Database design and optimisation Undergraduate

Database

A small university is in the process of creating its first database system, and you are the chief architect of this system. This university does not have majors, faculties, and departments, but it does have programs. A program usually has 5 courses (in real situation, a program usually has much more courses, but to make the test data preparation easier, we set this number as 5), For simplicity, all the courses in a program are required and fixed. Prerequisite is not considered.

This university runs in a two-semester system: every year has Winter semester and Fall semester. In every semester, a course may be offered once or not be offered. A course-offering entity is necessary. A professor may teach any courses, and will teach one or more courses each semester. A student may register in a few programs. A course is passed when the grade is 60 or more.

Every person in the campus, a student or a professor, has an ID. This ID is uniformly managed, that means all the IDs are from the same pool, there is no special digit can be used to distinguish professors or students.

(6 marks) Using MySQL Workbench to create an ER model of this new database.

(4 marks) Convert the model into SQL statements which create tables. All the tables must be normalized or denormalized

(5 marks) Create a view Transcript, which is the transcript of all students. It should contain the following columns: studentID, studentName, course, year, semester, grade, professorName. Insert a few data items into the tables. Prepare a select statement to show a students transcript.
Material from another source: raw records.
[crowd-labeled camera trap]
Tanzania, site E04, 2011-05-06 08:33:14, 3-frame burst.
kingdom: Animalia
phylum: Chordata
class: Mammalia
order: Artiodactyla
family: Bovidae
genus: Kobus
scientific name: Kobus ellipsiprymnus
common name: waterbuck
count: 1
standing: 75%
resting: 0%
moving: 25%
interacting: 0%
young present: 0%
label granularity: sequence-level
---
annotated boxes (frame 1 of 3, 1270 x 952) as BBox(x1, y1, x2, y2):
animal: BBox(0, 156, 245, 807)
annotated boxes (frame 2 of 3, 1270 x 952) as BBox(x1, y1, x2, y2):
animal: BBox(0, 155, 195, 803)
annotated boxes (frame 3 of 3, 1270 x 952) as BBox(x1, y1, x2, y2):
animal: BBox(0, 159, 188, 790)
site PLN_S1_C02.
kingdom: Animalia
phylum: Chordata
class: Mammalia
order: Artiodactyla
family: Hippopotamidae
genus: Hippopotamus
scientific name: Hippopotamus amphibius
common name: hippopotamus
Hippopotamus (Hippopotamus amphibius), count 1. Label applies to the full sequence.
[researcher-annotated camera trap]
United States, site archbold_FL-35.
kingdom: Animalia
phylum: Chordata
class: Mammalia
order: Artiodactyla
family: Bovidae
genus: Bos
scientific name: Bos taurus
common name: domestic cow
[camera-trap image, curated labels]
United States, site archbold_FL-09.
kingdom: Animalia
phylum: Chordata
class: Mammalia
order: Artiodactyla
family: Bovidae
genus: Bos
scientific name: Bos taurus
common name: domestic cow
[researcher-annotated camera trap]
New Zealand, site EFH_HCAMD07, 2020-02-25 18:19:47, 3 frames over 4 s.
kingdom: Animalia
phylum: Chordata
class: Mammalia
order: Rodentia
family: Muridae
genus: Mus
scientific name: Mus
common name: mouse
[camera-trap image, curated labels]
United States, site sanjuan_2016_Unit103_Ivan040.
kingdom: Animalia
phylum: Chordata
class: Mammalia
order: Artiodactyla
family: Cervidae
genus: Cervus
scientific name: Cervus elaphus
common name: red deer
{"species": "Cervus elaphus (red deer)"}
(5 marks) Create a view: TeachingProfile, which shows the teaching history of all professors. It should contain the following columns: ProfessorID, ProfessorName, course, year, semester, enrollment. Insert a few data items into the tables. Prepare a select statement to show a professors teaching profile.

(5 marks) Create a view Audit, which is the audit of all students. It should contain the following columns: studentID, programID, neededCourse, (such a row indicates that this course has not been taken or has not passed.). Insert a few data items into the tables. Prepare a select statement to show a students audit.

The design of the tables/relationships should be intuitive, straightforward, and should support university activities. Item 3, 4, 5 are the university activities.